Start-up et musiciens sont le produit de leur environnement. «Le plus important est de savoir quel genre d’artiste vous souhaitez être. Ce n’est pas quelque chose de figé. L’identité comme le contexte évoluent», souligne encore Eivør. «Dans les îles Féroé, faire de la musique était perçu comme un hobby. Nous sommes aujourd’hui plusieurs à pouvoir en vivre. Dans les petites communautés, le partage et le soutien se font presque intuitivement.»

Parfois tabous, les enjeux de la gestion financière et le développement d’une carrière doivent pourtant se poser dans les deux mondes. «Il faut à la fois un plan et une stratégie. Penser ‘marché’ n’est pas une insulte», soutient Olivier Toth.

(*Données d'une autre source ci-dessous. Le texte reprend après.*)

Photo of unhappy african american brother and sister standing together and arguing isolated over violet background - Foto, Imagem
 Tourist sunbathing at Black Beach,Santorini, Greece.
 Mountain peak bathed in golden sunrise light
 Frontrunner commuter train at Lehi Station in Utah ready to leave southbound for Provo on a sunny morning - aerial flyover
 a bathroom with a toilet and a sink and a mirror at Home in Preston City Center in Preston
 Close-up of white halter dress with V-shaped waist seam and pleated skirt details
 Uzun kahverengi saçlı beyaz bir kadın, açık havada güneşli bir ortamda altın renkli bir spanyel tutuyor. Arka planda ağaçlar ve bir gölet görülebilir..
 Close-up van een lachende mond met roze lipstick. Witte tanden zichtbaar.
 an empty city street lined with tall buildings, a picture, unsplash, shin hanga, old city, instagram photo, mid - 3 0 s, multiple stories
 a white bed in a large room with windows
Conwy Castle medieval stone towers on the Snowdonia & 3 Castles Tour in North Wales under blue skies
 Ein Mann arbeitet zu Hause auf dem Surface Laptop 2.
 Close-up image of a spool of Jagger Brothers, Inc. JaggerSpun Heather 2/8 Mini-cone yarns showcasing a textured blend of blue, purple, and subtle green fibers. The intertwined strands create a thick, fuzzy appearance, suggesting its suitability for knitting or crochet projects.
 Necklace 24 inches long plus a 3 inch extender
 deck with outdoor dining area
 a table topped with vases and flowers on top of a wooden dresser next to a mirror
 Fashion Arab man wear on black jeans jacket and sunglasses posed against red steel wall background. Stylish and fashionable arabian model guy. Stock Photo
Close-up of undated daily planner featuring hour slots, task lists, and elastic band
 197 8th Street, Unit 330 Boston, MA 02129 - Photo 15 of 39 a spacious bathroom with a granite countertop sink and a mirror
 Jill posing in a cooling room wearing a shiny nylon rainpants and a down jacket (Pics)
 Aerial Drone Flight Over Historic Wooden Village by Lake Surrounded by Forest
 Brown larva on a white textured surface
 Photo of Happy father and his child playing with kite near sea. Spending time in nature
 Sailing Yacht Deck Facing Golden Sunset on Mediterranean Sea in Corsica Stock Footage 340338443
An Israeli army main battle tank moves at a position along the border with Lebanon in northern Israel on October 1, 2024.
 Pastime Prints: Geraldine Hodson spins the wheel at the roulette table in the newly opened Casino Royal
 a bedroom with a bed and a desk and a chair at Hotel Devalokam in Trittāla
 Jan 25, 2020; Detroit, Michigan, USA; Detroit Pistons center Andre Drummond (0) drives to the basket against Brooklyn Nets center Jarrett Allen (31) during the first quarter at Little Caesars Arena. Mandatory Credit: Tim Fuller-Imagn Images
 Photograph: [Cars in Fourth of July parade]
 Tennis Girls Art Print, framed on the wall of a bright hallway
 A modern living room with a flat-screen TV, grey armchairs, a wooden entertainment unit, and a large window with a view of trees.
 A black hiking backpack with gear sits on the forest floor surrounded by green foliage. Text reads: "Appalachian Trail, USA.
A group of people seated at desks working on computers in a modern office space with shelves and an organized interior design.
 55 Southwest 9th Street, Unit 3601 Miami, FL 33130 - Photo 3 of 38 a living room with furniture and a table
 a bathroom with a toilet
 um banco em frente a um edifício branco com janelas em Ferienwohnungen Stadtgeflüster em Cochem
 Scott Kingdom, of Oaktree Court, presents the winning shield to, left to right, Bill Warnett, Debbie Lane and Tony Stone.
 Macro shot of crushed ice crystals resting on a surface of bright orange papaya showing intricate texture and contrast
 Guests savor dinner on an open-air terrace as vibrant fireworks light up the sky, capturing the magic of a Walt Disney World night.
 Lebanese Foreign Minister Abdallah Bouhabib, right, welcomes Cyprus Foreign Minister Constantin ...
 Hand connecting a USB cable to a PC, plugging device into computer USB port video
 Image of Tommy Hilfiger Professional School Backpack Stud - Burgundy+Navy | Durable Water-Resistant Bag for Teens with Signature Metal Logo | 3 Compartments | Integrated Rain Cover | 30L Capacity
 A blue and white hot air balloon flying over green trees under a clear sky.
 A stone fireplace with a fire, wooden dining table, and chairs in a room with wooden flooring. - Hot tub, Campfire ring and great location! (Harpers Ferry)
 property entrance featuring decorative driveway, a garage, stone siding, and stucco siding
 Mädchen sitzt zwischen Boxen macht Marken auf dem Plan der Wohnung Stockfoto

Tôt ou tard, ces questions se posent dans la vie de l’artiste. «J’ai réalisé mon premier album à 16 ans. J’étais à mille lieues de penser en faire mon métier», se remémore Eivør. «J’aimais juste expérimenter et j’étais curieuse. La première année, je voulais simplement m’améliorer. J’ai appris à m’organiser avec le temps. J’ai testé plusieurs labels avant de trouver la formule qui me convenait. Cela prend forcément du temps. Quinze ans plus tard, j’ai enfin la bonne équipe autour de moi.» Pour Emily Gonneau, il y a, toutefois, une ligne à ne pas franchir: assimiler les créatifs à des entreprises. Ainsi, singulier par essence, l’artiste ne façonne pas ses chansons pour plaire à des clients potentiels, ses fans, mais pour exprimer quelque chose qui lui est propre. «La sincérité est le point de départ», affirme-t-elle. «C’est l’artiste qui compte, marketing, financement et communication viennent ensuite en support. Vouloir changer pour s’adapter à une tendance ou une niche émergente est dangereux.» Martin Guérin termine: «Start-up comme artistes n’ont pas tous vocation à grandir. Certains fonctionnent bien à petite échelle et c’est très bien comme ça.»